■ REQUIREMENT A: In the passage on edge-compliant DevOps, how many C-suite executives did the company survey?
■ REQUIREMENT B: Retype the passage on edge-compliant DevOps from "Edge-compliant DevOps evolution" up to and including "supply chain management.".
■ REQUIREMENT C: Could you render this sentence from the passage on edge-compliant DevOps in Spanish: "With edge computing in the mix, organizations appear to be looking for new connection mapping between business factors and technology factors."

■ EXCERPTED PASSAGE:
..............................

Making reference to the use of different operating systems, different compliance restrictions and the different computing architectures offered by the major cloud services providers (CSPs), this is not a time when things appear to be getting naturally simpler on the desktop, cloud, or edge.
“As we move new elements of the IT stack to the edge, it all adds complexity in terms of the number of nodes, the number of apps and the integration tasks that lie ahead of us,” said Subramanian. “Making all this happen in a way that enables us to successfully progress towards live working production environments using different types of code (some open source, some proprietary)—and all for different [software application] product owners securely is a big challenge.”
Edge-compliant DevOps evolution
The technology proposition Progress is making here is that edge-compliant DevOps has become more complex, so a more complex, or at least a more dedicated and precision-engineered, DevOps platform and set of competencies needs to be used for modern IT. The company says it recently conducted a survey of some 600 C-suite executives to attempt to look for the factors driving DevOps changes at all levels.
The most important thing the team heard about are the business factors that are driving change. Businesses are clearly expressing a desire to be agile, change fast, switch production lines across both products and services, and provision and handle the intricacies of supply chain management.
With edge computing in the mix, organizations appear to be looking for new connection mapping between business factors and technology factors.

..............................

[Records of scene-based questions]

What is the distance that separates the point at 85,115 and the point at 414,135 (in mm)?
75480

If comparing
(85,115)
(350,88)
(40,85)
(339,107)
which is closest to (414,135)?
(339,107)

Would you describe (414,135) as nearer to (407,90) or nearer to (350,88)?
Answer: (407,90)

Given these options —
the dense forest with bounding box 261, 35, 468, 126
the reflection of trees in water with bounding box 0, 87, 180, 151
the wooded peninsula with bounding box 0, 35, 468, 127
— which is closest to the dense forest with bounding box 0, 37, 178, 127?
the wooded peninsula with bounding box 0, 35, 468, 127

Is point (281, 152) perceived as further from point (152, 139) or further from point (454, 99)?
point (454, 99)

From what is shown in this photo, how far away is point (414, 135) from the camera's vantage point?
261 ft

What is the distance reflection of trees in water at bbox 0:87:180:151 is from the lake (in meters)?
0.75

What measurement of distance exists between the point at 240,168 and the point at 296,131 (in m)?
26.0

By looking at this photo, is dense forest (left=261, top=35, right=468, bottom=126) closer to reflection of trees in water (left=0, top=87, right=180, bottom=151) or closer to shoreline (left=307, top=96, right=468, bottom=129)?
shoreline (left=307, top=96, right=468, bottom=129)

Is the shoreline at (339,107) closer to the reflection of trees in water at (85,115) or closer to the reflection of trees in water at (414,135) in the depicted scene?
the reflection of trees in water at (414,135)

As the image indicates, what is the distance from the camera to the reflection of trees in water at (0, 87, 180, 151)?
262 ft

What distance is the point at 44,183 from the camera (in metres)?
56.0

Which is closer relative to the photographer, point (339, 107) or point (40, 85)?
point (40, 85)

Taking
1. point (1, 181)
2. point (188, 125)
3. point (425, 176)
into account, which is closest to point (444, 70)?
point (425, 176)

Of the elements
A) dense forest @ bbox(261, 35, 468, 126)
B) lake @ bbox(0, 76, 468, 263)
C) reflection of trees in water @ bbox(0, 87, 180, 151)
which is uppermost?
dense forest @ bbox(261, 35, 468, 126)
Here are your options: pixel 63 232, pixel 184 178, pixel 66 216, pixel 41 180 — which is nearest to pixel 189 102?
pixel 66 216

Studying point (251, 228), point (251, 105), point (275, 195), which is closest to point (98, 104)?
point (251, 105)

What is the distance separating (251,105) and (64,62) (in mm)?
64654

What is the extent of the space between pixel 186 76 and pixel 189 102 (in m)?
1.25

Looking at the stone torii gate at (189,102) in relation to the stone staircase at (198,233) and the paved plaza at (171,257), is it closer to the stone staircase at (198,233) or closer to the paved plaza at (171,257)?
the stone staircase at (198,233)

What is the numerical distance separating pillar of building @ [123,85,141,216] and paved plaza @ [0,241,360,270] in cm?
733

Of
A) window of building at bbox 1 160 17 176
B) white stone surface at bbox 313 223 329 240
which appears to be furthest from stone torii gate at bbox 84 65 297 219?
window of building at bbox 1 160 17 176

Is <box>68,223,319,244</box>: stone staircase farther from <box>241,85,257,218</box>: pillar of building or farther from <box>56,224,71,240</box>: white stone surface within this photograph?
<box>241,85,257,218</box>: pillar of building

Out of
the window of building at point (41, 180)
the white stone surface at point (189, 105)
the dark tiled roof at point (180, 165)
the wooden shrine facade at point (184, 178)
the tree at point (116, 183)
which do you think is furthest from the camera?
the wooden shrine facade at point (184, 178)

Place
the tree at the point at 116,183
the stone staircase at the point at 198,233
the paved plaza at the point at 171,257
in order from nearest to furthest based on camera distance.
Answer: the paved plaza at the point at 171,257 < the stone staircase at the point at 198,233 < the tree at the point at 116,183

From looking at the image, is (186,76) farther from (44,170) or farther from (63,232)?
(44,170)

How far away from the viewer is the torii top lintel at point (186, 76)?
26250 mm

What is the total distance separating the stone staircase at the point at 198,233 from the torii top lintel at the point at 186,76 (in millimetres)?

..............................

■ FINAL RESULT A: Some 600.

■ FINAL RESULT B:
Edge-compliant DevOps evolution
The technology proposition Progress is making here is that edge-compliant DevOps has become more complex, so a more complex, or at least a more dedicated and precision-engineered, DevOps platform and set of competencies needs to be used for modern IT. The company says it recently conducted a survey of some 600 C-suite executives to attempt to look for the factors driving DevOps changes at all levels.
The most important thing the team heard about are the business factors that are driving change. Businesses are clearly expressing a desire to be agile, change fast, switch production lines across both products and services, and provision and handle the intricacies of supply chain management.

■ FINAL RESULT C: Con la computación en el borde de por medio, las organizaciones parecen estar buscando un nuevo mapeo de conexiones entre los factores de negocio y los factores tecnológicos.